Hi all,
mikepatt sent me a pm to ask about our Bungles trip, and I thought I'd post a revised version of my reply to him and take the chance to say thanks to everyone else who chimed in with great beta - it really helped us out.
I'd been meaning to post up in any case, just to say that the trip was fantastic! We lost two climbing days to rain and one to stupidity, but got in five awesome routes.
The stupidity story is somewhat funny: On day three, we went out looking for the starts of Bastion Buttress and Flight of the Phoenix, planning to scope FofP and then climb BB as an introduction to Crater Mountain. Not being particularly bright, we ended up getting confused by Will Monk's access description and walking all the way to the far end of the cliff (what the heck is the "slippery slide" he kept talking about?). If you've been there, you'll understand how stupid this actually was. If not, just take my word for it.
By the time we realized our mistake and walked back, it was too late to climb. So we walked back to the hut, dropped the gear, put on our big packs, ignored our sore feet and walked down to the car. Rolled into Coonabarabran for beers and a pub meal and then carried enough beers and chips for the remainder of the trip back up by headlamp, with my partner Colin setting a blazing pace and just beating a major thunder and hail storm. We had VBs to drink every evening for the rest of the trip, so this particular cloud really did have a silver lining.
We climbed:
Day One: Out and Beyond. Well, not really. I led pitch 2 and I think I didn't traverse far enough right. After that, nothing really looked like the route description (much as we tried to convince ourselves otherwise), so we just followed the path of least resistance and topped out eventually.
Day Two: Cornerstone Rib. After O&B on day one, we wanted something where we could handle the routefinding!
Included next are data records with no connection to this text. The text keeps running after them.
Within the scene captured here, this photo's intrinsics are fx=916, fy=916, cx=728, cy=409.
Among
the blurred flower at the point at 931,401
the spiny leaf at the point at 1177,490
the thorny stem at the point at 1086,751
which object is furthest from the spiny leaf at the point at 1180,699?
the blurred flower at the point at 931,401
There was a nice new yellow flex friend stuck at the belay on pitch 1 that I guess the previous party gave up on. I used it in my anchor, then tried to extract it for a couple of minutes before following Col up pitch 2. I gave up, but it looks like someone with more patience could score it. Pitch 3 is just as much fun as everyone says - too bad it's not longer!
Day Three: Our inadvertent beer run.
Day Four: Bastion Buttress. After screwing up the previous day, we had to go back and get this one. Fun stuff all the way, but not really super memorable, except for the traverse around the nose of the buttress on pitch 2, which had my full attention for a minute or two.
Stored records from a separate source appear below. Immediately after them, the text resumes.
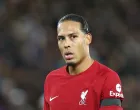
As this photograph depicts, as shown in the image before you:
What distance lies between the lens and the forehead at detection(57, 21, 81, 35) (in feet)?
11.6

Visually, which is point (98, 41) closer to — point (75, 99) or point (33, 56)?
point (33, 56)

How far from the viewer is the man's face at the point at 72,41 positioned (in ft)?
11.6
Day Five: Lieben. My favorite of the trip - and I think Col's, too - such an nice, natural line. I ran pitches 4 and 5 together by mistake, accidentally poaching Col's lead of the supposed "crux" corner pitch, so he took the pitches immediately before and after the Green Haven, which I thought were both super nice. Great route! Pretty wet and slimy on the descent down Green Glacier, however, from various overnight rains. I was clutching at the ferns and wishing for my mommy on the first bit!
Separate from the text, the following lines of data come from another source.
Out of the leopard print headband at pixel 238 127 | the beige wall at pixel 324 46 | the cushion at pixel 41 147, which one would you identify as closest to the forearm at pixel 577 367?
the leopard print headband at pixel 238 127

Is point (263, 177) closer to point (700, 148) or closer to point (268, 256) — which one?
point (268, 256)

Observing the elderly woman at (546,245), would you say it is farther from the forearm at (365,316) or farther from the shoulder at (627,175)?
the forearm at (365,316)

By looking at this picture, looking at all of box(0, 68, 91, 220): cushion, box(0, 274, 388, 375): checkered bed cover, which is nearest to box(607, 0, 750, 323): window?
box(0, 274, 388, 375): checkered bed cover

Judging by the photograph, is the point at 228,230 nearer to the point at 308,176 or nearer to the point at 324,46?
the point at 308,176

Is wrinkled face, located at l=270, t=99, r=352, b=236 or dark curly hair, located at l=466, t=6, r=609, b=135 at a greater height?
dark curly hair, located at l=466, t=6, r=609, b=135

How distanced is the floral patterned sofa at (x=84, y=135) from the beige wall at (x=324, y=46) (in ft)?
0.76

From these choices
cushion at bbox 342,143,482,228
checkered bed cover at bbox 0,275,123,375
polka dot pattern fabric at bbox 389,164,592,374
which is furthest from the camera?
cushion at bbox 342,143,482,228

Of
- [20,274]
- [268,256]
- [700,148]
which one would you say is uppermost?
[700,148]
Day Six: This was a rainout. Did a lot of reading and eating. Almost managed a bit of climbing on the butter knife, but by the time we'd sorted out where we were the thunderstorms rolled in again and chased us back to the hut.
Day Seven: Flight of the Phoenix. Fantastic positions (and Col scored the hardest lead of the trip with a variation on pitch 2 that I'd say was probably a 20), but I felt like all the rope management work involved in the rappel after pitch 2, plus heavy rope drag from traversing around corners (I scored two pitches with traverses around corners) detracted a bit. A HUGE thunderstorm chased us off the summit, with rumbling and rain all across the western horizon. (We heard from the ranger the next day, while returning the hut key, that Coonabarabran actually had a power blackout for a while as a result of that storm.) We bolted out of there and practically ran back to Balor. I trotted down to the stream to grab the last couple of beers, and JUST as I got back up, the rain unleashed. We didn't get hit by a single drop. Can't beat that for timing!
Day Eight: The plan was to carry out and grab a couple of routes on Timor Rock before heading to showers and a restaurant in Dubbo before I had to fly out the following morning. It rained all night and into the morning, however, so we ended up giving up on the rock and heading straight for the showers. Ahhhh, man that felt good!
We saw no climbers and very few people all week - a few trail crew rangers (building stairs on the grand hightop trail) a few hikers and one pair of campers who must've had an interesting night in the cataclysmic thunderstorm that followed our climb of FofP. We had the hut to ourselves and plenty of tasty, clean water all week. We got heavy thunderstorms on several evenings, as noted, and toward the end of the week the water tank was actually overflowing.
It got pretty darn hot on the cliffs, though, when the sun was shining. I was using platypus water bottles, and got into the habit of carrying one in my hand and sucking down a liter on each approach, then carrying two more in my pack for the climbs themselves. This worked reasonably well. Col had a camelbak, however, and I was tempted to wring his neck and steal the thing on a few of the hot days, when I couldn't get to my bottles at hanging belays! May have to get one of those if we go back again...
All in all, an absolutely excellent trip.
Thanks again to everyone for your beta!